There is a great need for improved data management and stewardship required across all disciplines, particularly as data quality and volume have increased significantly in recent years. The FAIR Data Principles provide guidelines on how to achieve this however there are specific benefits to organisations and researchers.
Benefits to Researchers
- Researchers can focus on adding value by interpreting the data rather than searching, collecting or re-creating existing data.

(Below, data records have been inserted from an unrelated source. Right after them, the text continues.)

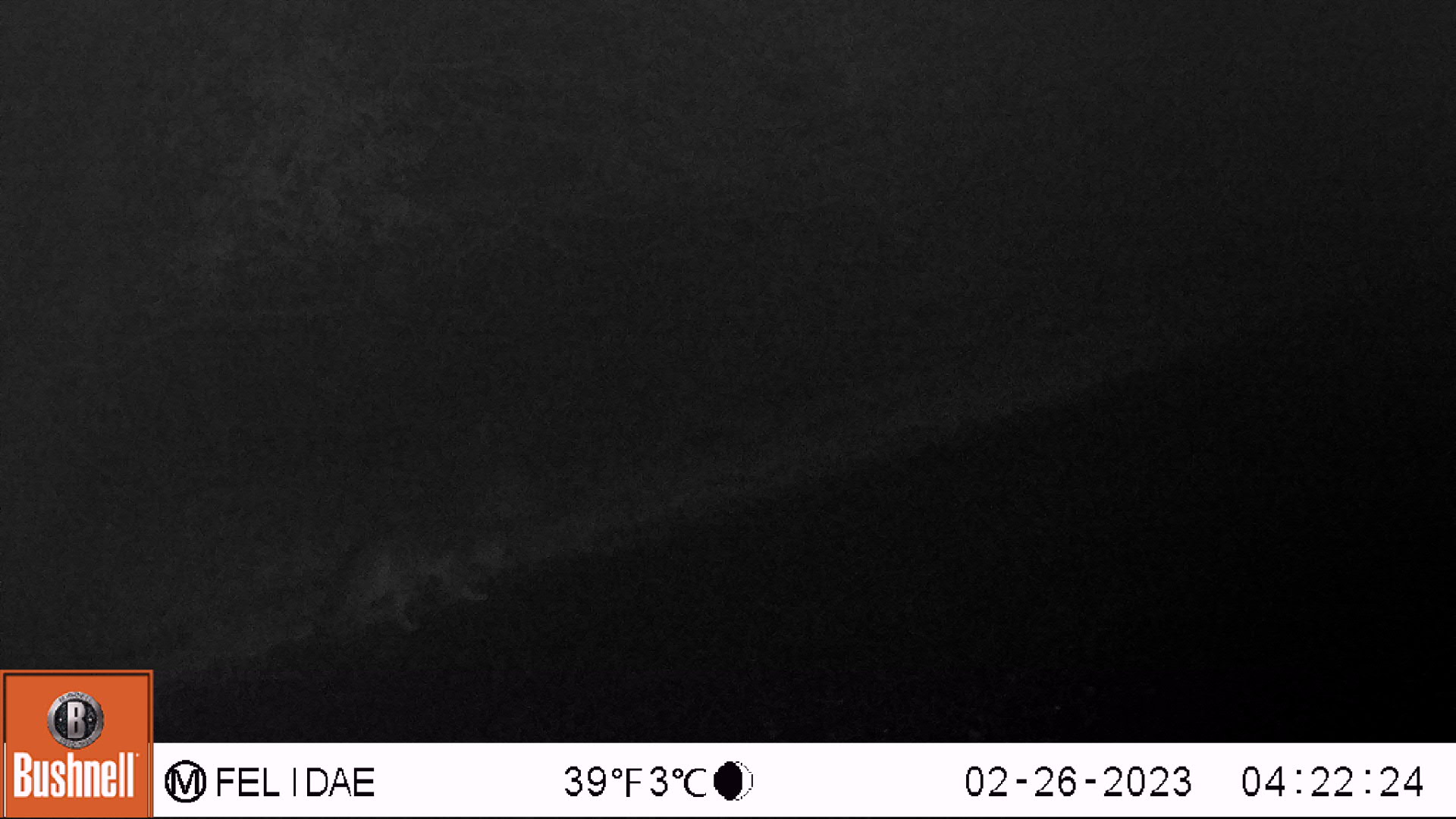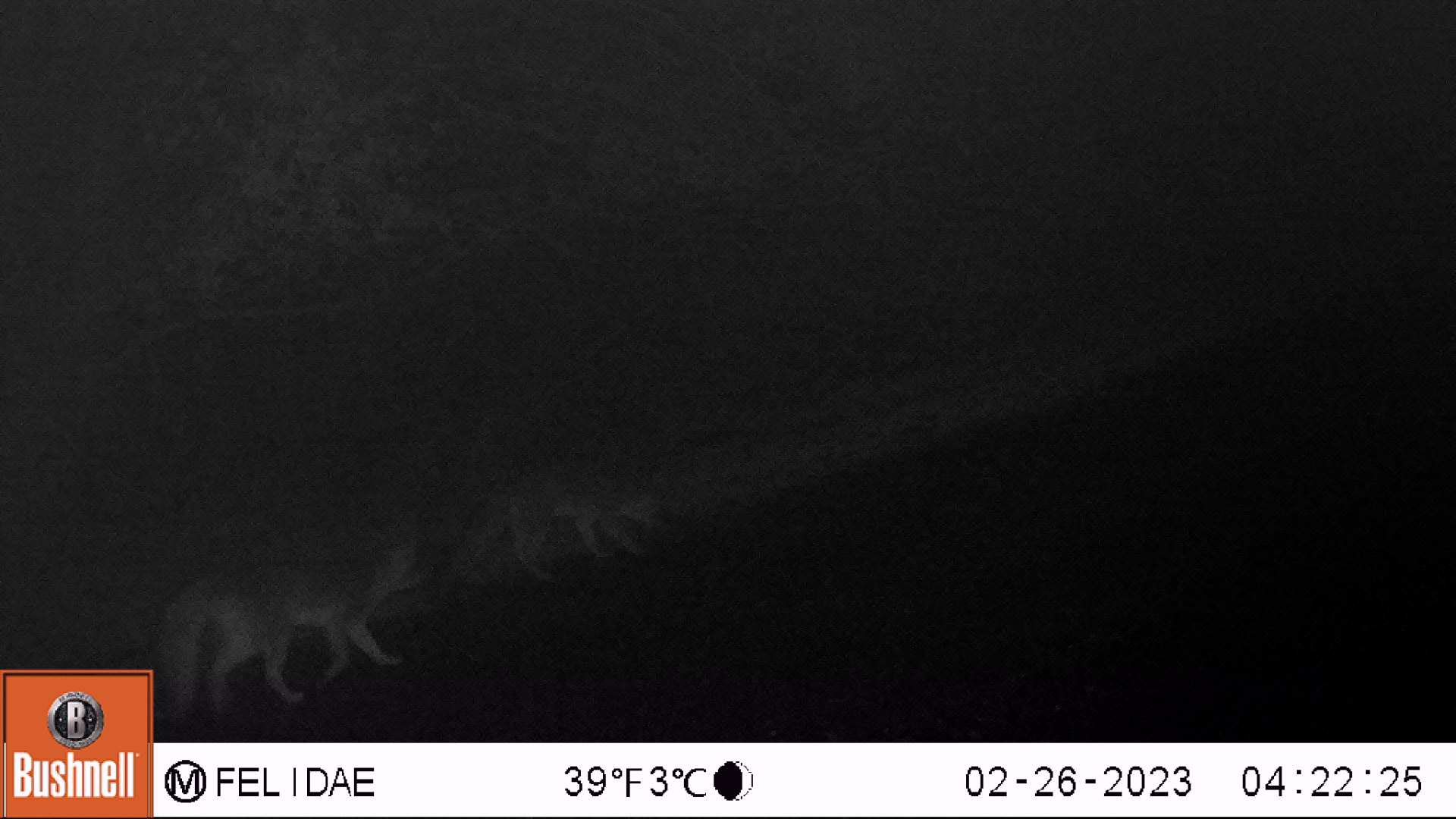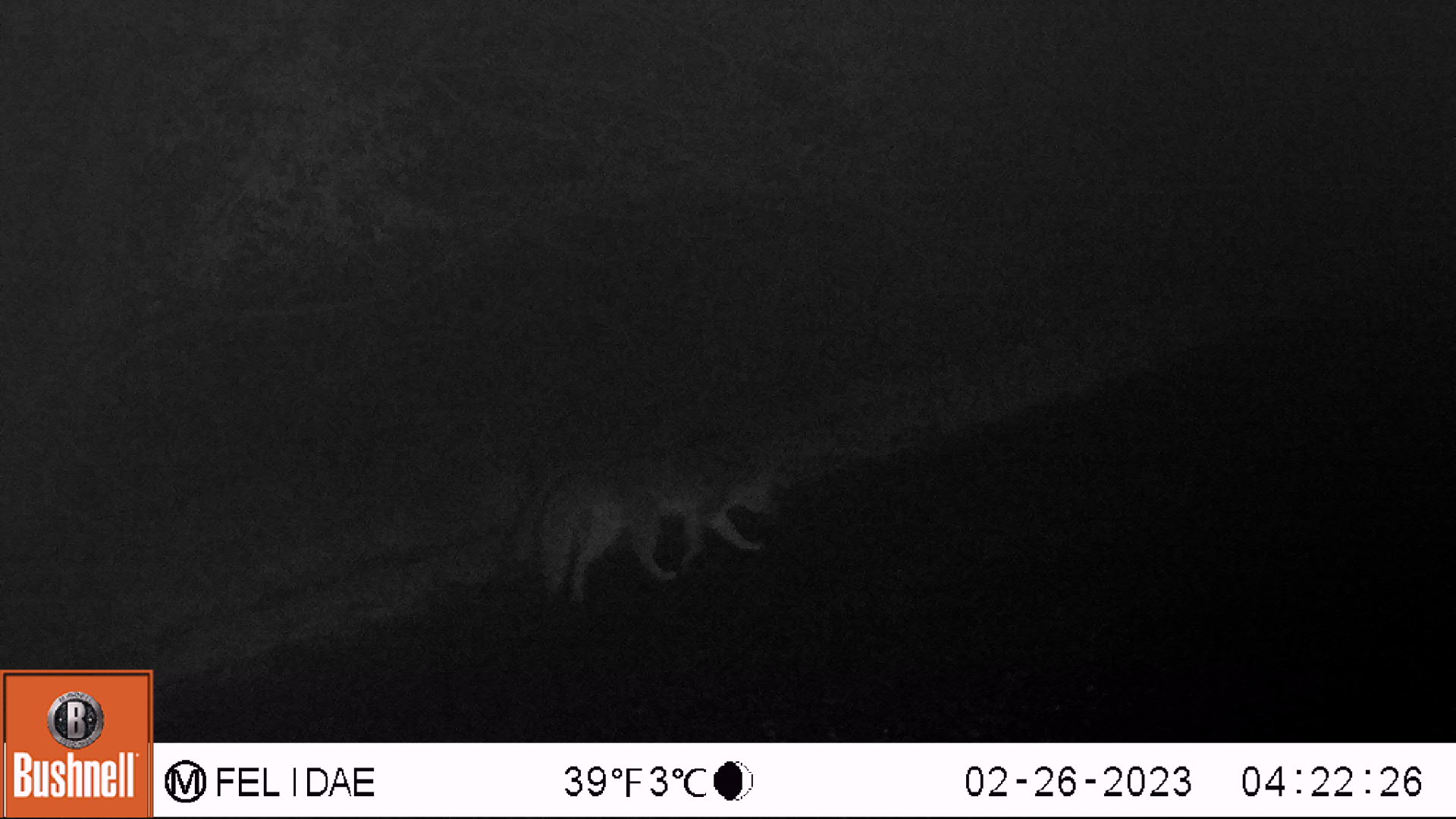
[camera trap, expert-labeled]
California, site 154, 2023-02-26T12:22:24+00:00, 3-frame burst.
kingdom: Animalia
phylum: Chordata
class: Mammalia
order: Carnivora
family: Canidae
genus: Urocyon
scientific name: Urocyon cinereoargenteus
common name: gray fox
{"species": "gray fox (Urocyon cinereoargenteus)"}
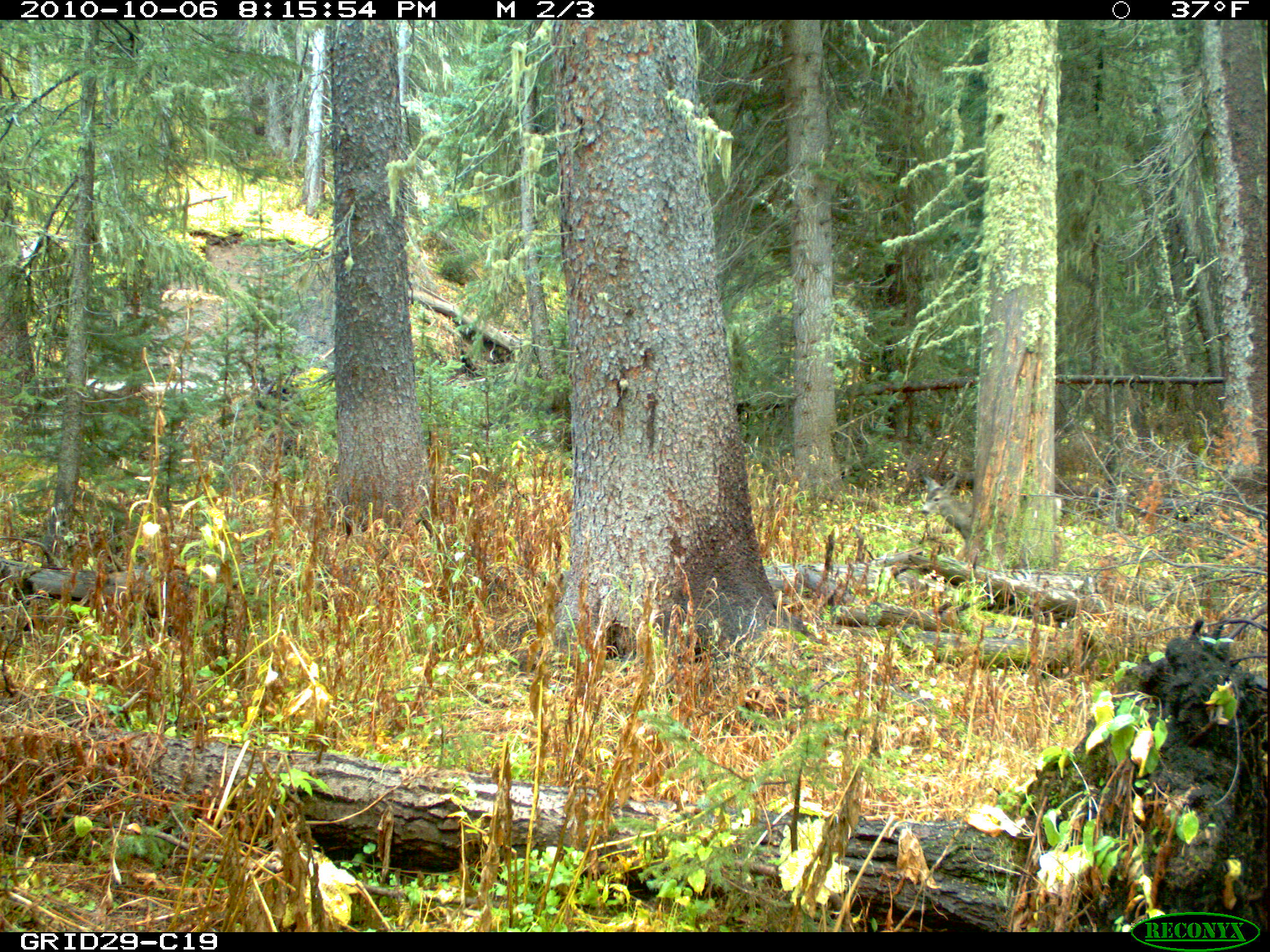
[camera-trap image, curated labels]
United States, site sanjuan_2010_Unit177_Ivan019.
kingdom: Animalia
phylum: Chordata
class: Mammalia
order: Artiodactyla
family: Cervidae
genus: Odocoileus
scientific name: Odocoileus hemionus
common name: mule deer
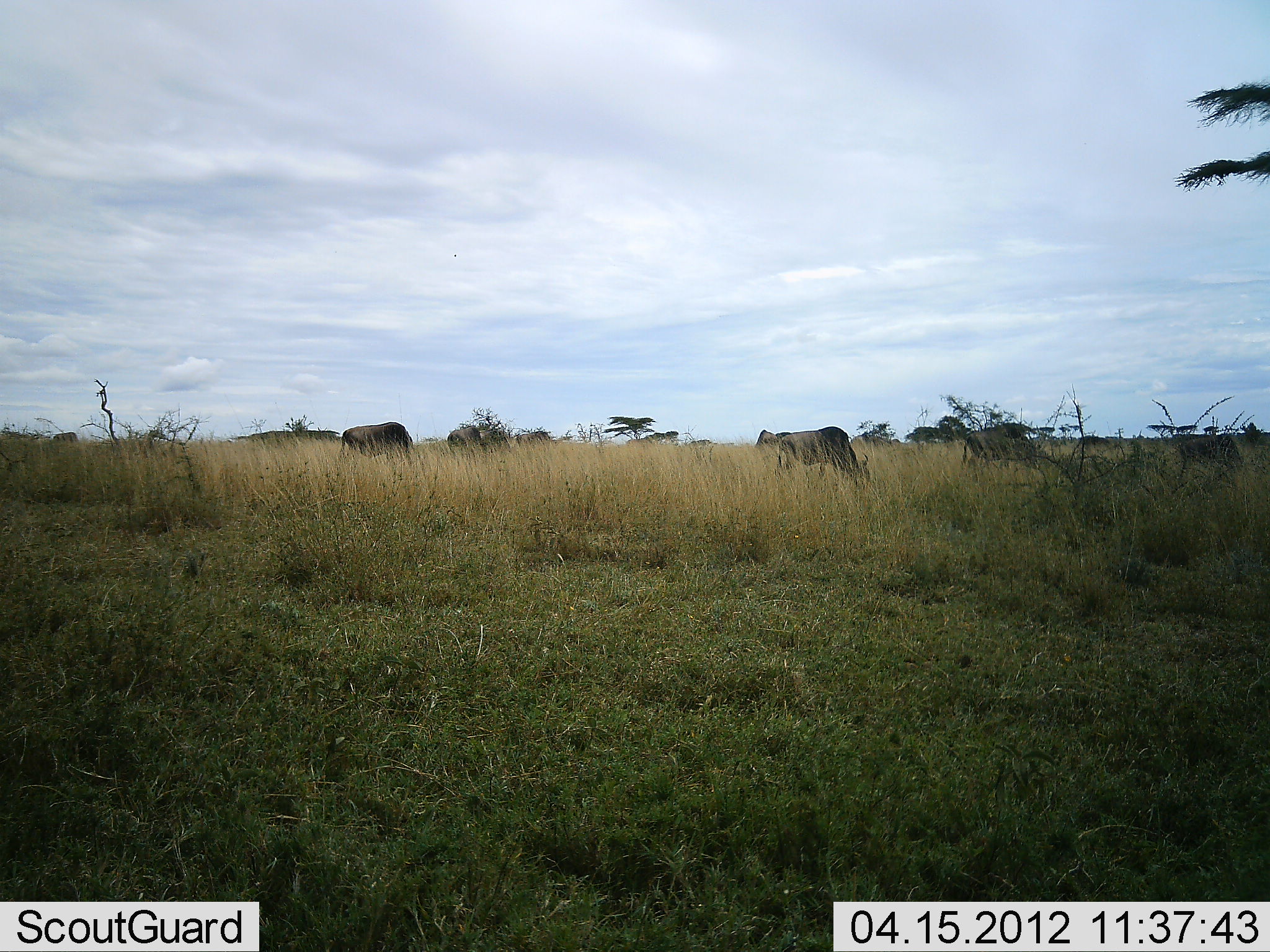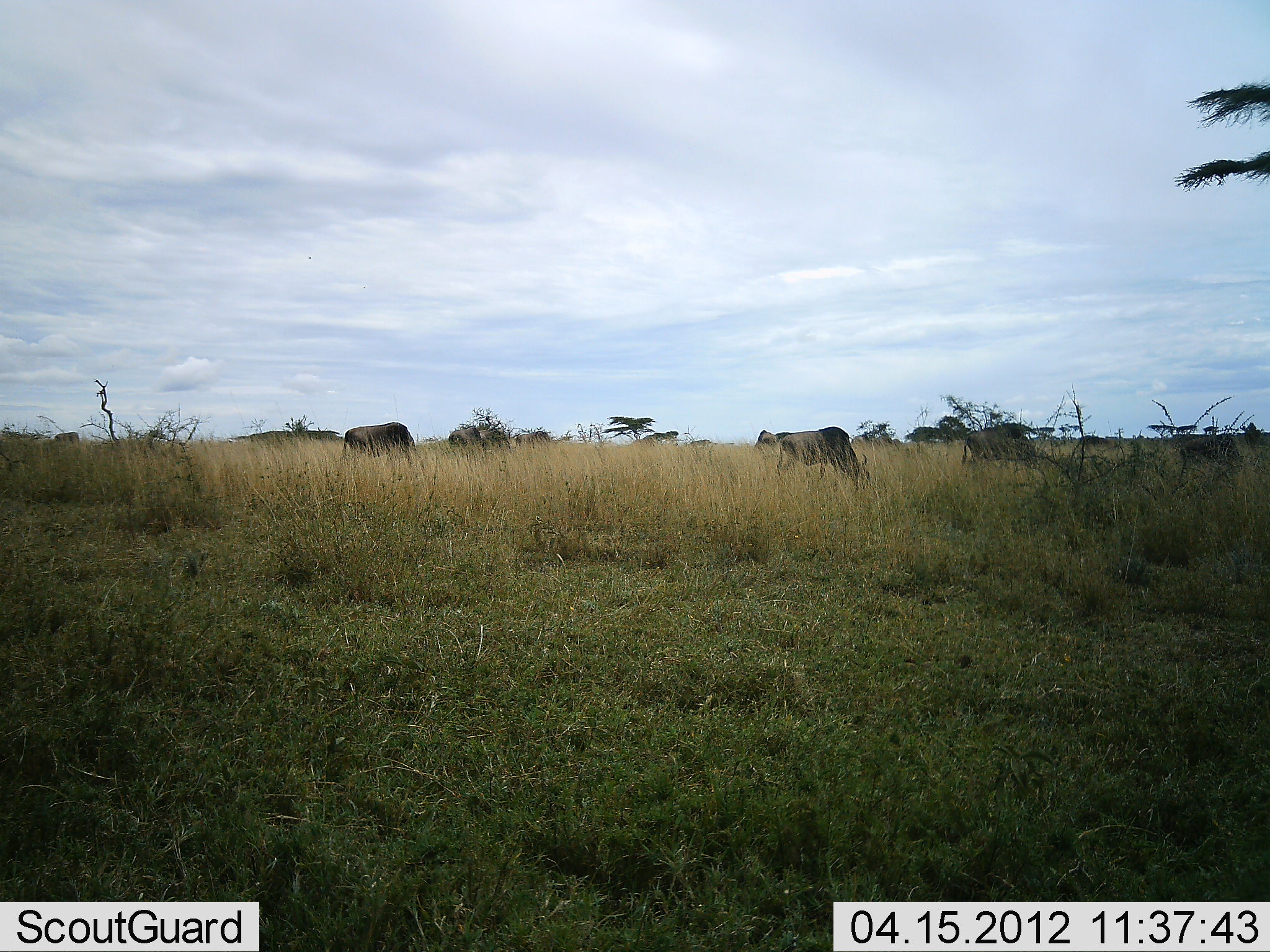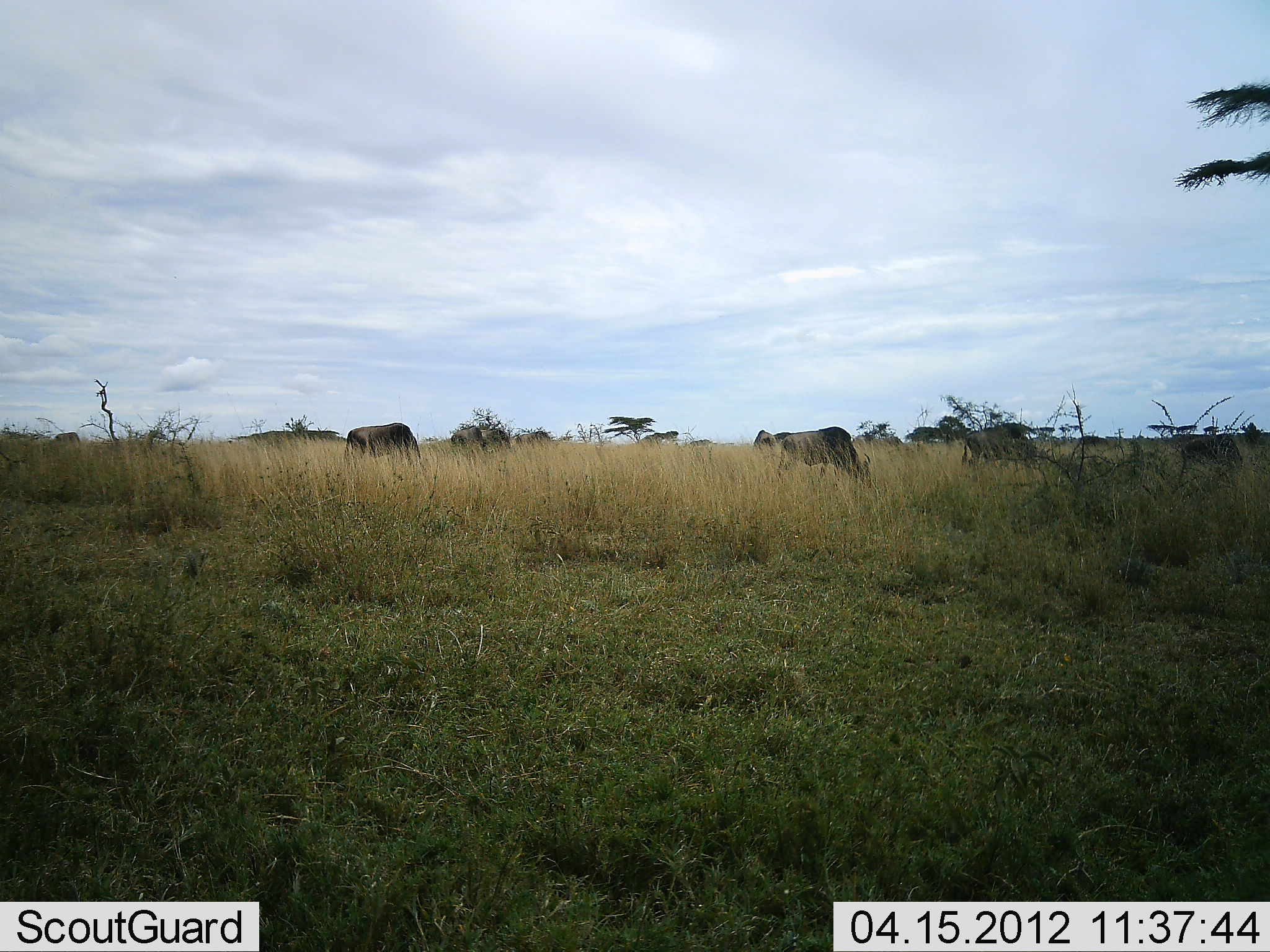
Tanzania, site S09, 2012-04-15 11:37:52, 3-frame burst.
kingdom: Animalia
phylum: Chordata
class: Mammalia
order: Artiodactyla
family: Bovidae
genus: Connochaetes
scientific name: Connochaetes taurinus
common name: blue wildebeest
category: wildebeest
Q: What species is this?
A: Wildebeest (blue wildebeest) (Connochaetes taurinus).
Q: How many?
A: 7.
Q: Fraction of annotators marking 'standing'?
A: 40%.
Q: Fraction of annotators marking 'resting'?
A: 0%.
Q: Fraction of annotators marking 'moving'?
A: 0%.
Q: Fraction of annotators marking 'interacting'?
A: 0%.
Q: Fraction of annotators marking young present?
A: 5%.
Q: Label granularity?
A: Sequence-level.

Data scientists reported that this accounts for up to 80% of their working time.
- By knowing what data already exists, researchers can build upon existing work to further innovation and not spend effort duplicating existing work.
- Data can be unlocked that is typically held in remote silos to help further research.
- Increased return in terms of credit and citations.
- Easier to cross fertilise between disciplines.
Benefits to Organisations
- More efficient workforce with reduced time to impact.
- Maximises value of investments and reduced double-funding. Approximately €26.2 billion per year is wasted in the European Union by researchers and innovators not yet adopting FAIR data principles (source).
- Rigorous management and stewardship of digital resource helping researchers adhere to the expectations and requirements of their funding agencies.